··· SOURCE PASSAGE ···

As we wrote last week, United Airlines recently decided a passenger who’d purchased a coach ticket shouldn’t get to use it—and when he refused to give up his seat, three Chicago Department of Aviation security officers forcibly removed him by beating him bloody, knocking him unconscious, and dragging his limp body off the plane. As Helaine Olen points out in the New York Times, United’s brutal treatment is indicative of several factors—from “the increased militarization of American life, with authorities reacting to common disputes in increasingly aggressive ways” to the country’s widening economic gap. “The airlines are seemingly forever coming up with new and innovative ways to coddle an increasingly small group,” Olen writes, “while treating the majority of fliers with greater and greater contempt.” On the upside, at least United will be extra careful for the next few days, right? Oh. Wait. “SCORPION STINGS MAN ON UNITED FLIGHT TO CALGARY,” according to NBC News! “A creature that appeared to be a scorpion fell from an overhead bin and stung a man on a United Airlines flight,” NBC continued. “Look, the media is blowing this waaaay out of proportion,” United CEO Oscar Munoz told reporters. “Besides, that scorpion paid extra for United’s deluxe ‘Premium Cabin’ option, which grants him extra legroom, one free checked bag, priority boarding, and the right to sting the shit out of whatever poor person is sitting beneath him.”


WEDNESDAY, APRIL 12

Okay, deep breath, dears. We’re going to quote the Washington Post, and you know that’s never pretty. “In criticizing Syrian President Bashar al-Assad’s alleged use of chemical weapons, White House press secretary Sean Spicer said Tuesday that even Adolf Hitler did not sink to that level of warfare, despite Hitler’s use of gas chambers to kill millions of Jews,” the Post writes. And, incredibly, it gets worse. “When given the chance to clarify his comment—uttered during Passover, the most celebrated Jewish holiday in the United States—Spicer then said Hitler took Jews ‘into the Holocaust center’ but that Hitler ‘was not using the gas on his own people in the same way that Assad is doing.’” IN RELATED NEWS... Hey, White House reporters! Maybe you can start smuggling scorpions into press briefings? You’ll know what to do with them.


THURSDAY, APRIL 13

According to words actually burbling out of Trump’s mouth, his love affair with senior advisor/white nationalist blogger Steve Bannon seems to be souring. “I like Steve,” Trump told the New York Post’s Michael Goodwin when asked if Bannon still had the president’s confidence. “But you have to remember he was not involved in my campaign until very late....” Many outlets have reported the ongoing feud between Bannon and son-in-law Jared “Ugh... JARED” Kushner, and it doesn’t take a psychic to see which way Trump is leaning. “Steve is a good guy,” Trump mistakenly said, “but I told them to straighten it out or I will.” This is the America in which we now reside—where we’re forced to root for a pasty-faced, inexperienced, Dockers-wearing frat boy over an evil, pockmarked pustule residing on a goat’s anal gland. (Dear god, how did we get here?) MEANWHILE... Today the US dropped a MOAB—AKA the “mother of all bombs” and America’s largest and most powerful non-nuclear weapon—on an ISIS cave hideout in Afghanistan... and it’s fairly possible that President Trump had no idea what the military was doing. He certainly didn’t give the go-ahead for a MOAB. “We have given [the military] total authorization,” Trump told reporters following the bombing, “and frankly, that’s why they’ve been so successful lately.” Mmmmmmm... really? Because on Tuesday a US-led airstrike in Syria accidentally killed 18 Syrian military allies, not to mention the earlier bombings, which have murdered scores of civilians and inspired Airwars—a bomb-tracking research group—to declare March the most deadly month for civilians in the organization’s history. By the way, isn’t it the president’s job to directly oversee and take responsibility for what our military is doing? And another thi... oh. Sorry, we just got shushed by Trump, who’s trying to sink a 19-foot putt on the 16th hole at Mar-a-Lago. We can chat about it later.

··· DATA EXCERPT ···

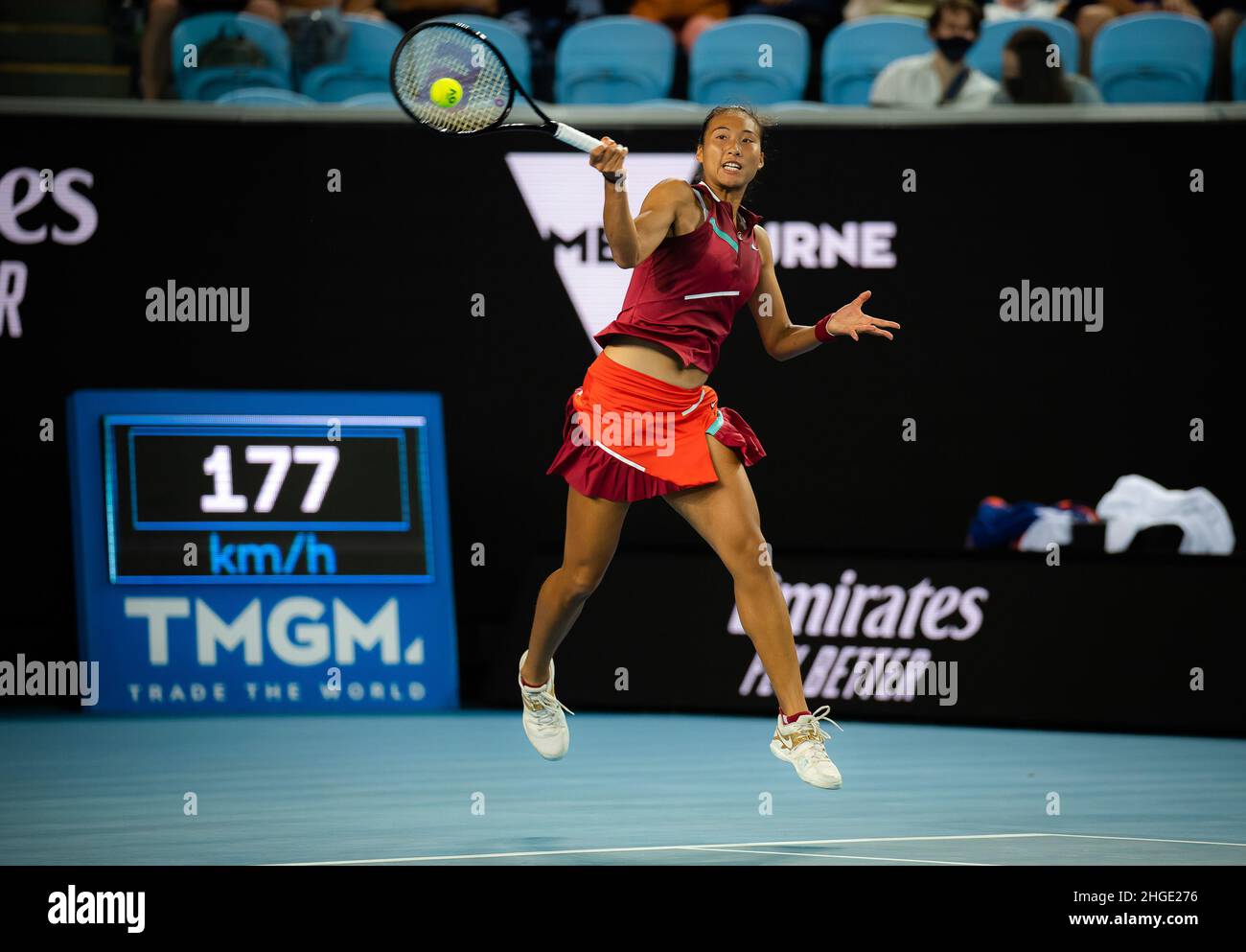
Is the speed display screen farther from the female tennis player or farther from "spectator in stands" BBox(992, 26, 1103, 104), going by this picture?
"spectator in stands" BBox(992, 26, 1103, 104)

···

**WORK INSTRUCTIONS**
• a. Return the part of the column that runs from "WEDNESDAY, APRIL 12" down to "do with them.", copied exactly.
• b. List every news publication or network the column mentions by name.

**RESPONSES BY TASK**
• a.
WEDNESDAY, APRIL 12

Okay, deep breath, dears. We’re going to quote the Washington Post, and you know that’s never pretty. “In criticizing Syrian President Bashar al-Assad’s alleged use of chemical weapons, White House press secretary Sean Spicer said Tuesday that even Adolf Hitler did not sink to that level of warfare, despite Hitler’s use of gas chambers to kill millions of Jews,” the Post writes. And, incredibly, it gets worse. “When given the chance to clarify his comment—uttered during Passover, the most celebrated Jewish holiday in the United States—Spicer then said Hitler took Jews ‘into the Holocaust center’ but that Hitler ‘was not using the gas on his own people in the same way that Assad is doing.’” IN RELATED NEWS... Hey, White House reporters! Maybe you can start smuggling scorpions into press briefings? You’ll know what to do with them.

• b.
New York Times
NBC News
Washington Post
New York Post